En el caso de las infraestructuras del transporte, hay que advertir que a veces pueden producir efectos negativos si no existe una planificación adecuada. Es cierto que la construcción de vías de alta capacidad como autopistas o trenes de alta velocidad produce acercamiento entre las ciudades y regiones de mayor demanda situadas en sus extremos, pero simultáneamente puede polarizar el espacio, vaciando las zonas intermedias. La Unión Europea se ha propuesto que en 2050 el transporte de mercancías por ferrocarril represente el 50 % del total (actualmente en España esta cifra apenas alcanza el 2 %). Y más recientemente, estudios cifran en 6.600 millones de euros la cantidad a invertir ya en el mantenimiento y conservación de carreteras, advirtiendo que, de no hacerlo, al ritmo de deterioro actual en 2020 empezará a ser más rentable su reconstrucción completa. Por tanto, ¿Somos conscientes del esfuerzo en un planeamiento, de calidad y continuado, que este nivel de inversiones van a precisar?

Es por ello importante recuperar el planeamiento serio, ese que nunca se abandonó en los países desarrollados, como pieza clave para el desarrollo del país, como eficaz herramienta de gobierno, en torno al desarrollo de un Plan Estratégico Territorial. Un axioma que debería ser comúnmente aceptado es que, dados los plazos de maduración de los proyectos, ningún político inaugura las obras que planifica. Este pactado plan debería servir de guía para el despliegue de la inversión pública en un proceso de pensamiento estratégico en constante actualización, siempre en un mundo interconectado, donde los criterios de desarrollo tienen importantes condicionantes exteriores como pueden ser las redes de transportes europeas.
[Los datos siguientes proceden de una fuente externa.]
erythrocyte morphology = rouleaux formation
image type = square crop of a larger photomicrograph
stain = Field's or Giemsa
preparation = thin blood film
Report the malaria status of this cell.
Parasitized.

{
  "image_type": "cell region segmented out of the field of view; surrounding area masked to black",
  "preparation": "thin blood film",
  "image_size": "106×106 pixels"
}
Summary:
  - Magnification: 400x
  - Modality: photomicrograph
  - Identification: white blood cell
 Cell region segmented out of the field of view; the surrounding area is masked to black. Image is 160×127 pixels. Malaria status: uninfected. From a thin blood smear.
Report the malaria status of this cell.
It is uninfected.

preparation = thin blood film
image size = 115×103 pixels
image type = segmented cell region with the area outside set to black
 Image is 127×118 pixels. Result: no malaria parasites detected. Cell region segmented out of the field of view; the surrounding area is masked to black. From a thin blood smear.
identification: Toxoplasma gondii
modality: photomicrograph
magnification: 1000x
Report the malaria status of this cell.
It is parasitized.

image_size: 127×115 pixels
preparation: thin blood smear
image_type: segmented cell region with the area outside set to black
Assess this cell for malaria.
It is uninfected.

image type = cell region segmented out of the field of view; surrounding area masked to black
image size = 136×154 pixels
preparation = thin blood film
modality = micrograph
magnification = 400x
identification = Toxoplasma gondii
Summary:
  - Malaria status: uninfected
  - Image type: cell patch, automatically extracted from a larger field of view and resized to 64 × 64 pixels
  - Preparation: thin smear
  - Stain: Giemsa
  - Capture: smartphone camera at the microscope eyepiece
Se debe buscar el derecho de toda la población a tener garantizada buenas condiciones para vivir y que la actividad productiva se pueda desarrollar allí donde las iniciativas se produzcan, además de poder ofrecer una razonable accesibilidad a los recursos tecnológicos y culturales, a los servicios sociales e institucionales, construyendo un Estado sólido capaz de anticiparse a las demandas de inversión en el territorio.

Debemos ser conscientes del deber de priorizar la inversión en mantenimiento y conservación, que evite el deterioro o pérdida del patrimonio acumulado en infraestructuras, reduciendo a la vez el tiempo que tengan que estar fuera de servicio. Con ello, no sólo nos evitaremos un mayor desembolso en su reconstrucción, sino que conseguiremos que se pueda amortizar la inversión inicial, en tiempos que no volverán a ser los pasados.

Es también necesario aumentar la inversión necesaria para la redacción de los proyectos de estas infraestructuras, en línea de lo que ocurre en otros países desarrollados. Hay que huir de tanta mala praxis ya asentada, consistente en ahorrar en tiempo y dinero allí donde no se tiene que ahorrar. Un buen proyecto es una labor delicada de realizar, y en su confección como posteriormente durante la construcción y puesta en servicio, deben emplearse las mejores metodologías técnicamente asentadas internacionalmente. Esta inversión en la redacción de proyectos proporcionará importantes y seguros ahorros durante la construcción y explotación posterior. Pero todo buen proyecto debe ir precedido de una buena planificación, que aborde los problemas mediante un cuidadoso estudio de soluciones y viabilidad, que incluya no sólo el proyecto, sino la conservación, mantenimiento y explotación a lo largo de la vida de la infraestructura.

En el caso español, la dificultad de planificar el territorio, con administraciones con competencias a menudo superpuestas, y demasiado frecuentemente descoordinadas, nos debe obligar a mantener una planificación que huya de la improvisación y sea pactada a largo plazo, creando modelos de gestión que sean más responsables en todos los ámbitos que afecten, dada la multitud de factores a atender: más información pública y más transparencia, más restricciones económicas y financieras, mayor respeto medioambiental, incremento de las necesidades sociales, más eficiencia en el desarrollo de proyectos, etcétera. Todo ello nos debe llevar hacia unos modelos de colaboración público privada, en los que cada agente aporte lo mejor que sabe y puede hacer, desarrollando planes sostenibles en el tiempo que no vengan marcados con un determinado color político y cuyo fin sea siempre el bien común de los ciudadanos.